3. Local Investor Sentiment - Again, this is also due to the "Global Economic Scenario". Due to the turbulents in the markets world wide, Indian Investors have panicked and begun selling off their investments and moving over to more secure investments like Bank Deposits, Gold and Real Estate. This coupled with the FII's pulling out funds, has made the BSE Sensex tank over 2000 points when compared to the same time last year (December 2010)

4. Indian Currency Depereciation - As you may have read in my previous post Is the Indian Currency Rupee Depreciation against the US Dollar Good or Bad? the Indian Rupee has depreciated significantly against the US dollar over the past few weeks. Just 6 months ago, One USD was worth around 45 Indian Rupees and now it is worth more than 52 rupees. Though the Indian market capitalization in terms of rupees has fallen, the fall in value of the Indian Rupee has further aggravated the situation because, the market capitalization has to go up by a further 7 rupees to catch up every dollar to meet the 1 Trillion Mark.

What is the Current Market Capitalization?

As of 20th December 2011, the Market Capitalization of BSE Sensex was Rs 5260441 crores. As you can see from just a few paragraphs away, the total market cap must be atleast 5280000 crores in order to touch the 1 Trillion Mark.

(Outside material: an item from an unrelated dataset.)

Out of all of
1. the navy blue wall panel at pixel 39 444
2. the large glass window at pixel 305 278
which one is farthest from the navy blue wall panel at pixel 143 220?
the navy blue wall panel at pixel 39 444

Will the Indian Market Regain the Prestigious 1 Trillion Dollar Tag?

Yes. This is not the end of the road. The Indian Stock Market has lost over 20 lakh crores (2000000 crores) over the past year. If you add this to the current market capitalization of 5260441 crores we get over 72 lakh crores and that is more than sufficient to regain the Trillion Dollar Tag.

Due to the year end bull run (Yes, this happens almost every year. During christmas & new year, markets worldwide go through a rally that see's a hike in market value due to the holiday sentiment) which may happen this year too, if the stock market regains around 500 odd points, I am sure the Indian Market will regain its tag of "A 1 Trillion Dollar Market".

Lets keep our fingers crossed and hope for the best.

Happy Holidays Everyone!!! Lets hope that the New Year will bring in good news for the markets worldwide and bring a smile in the face of every investor!!!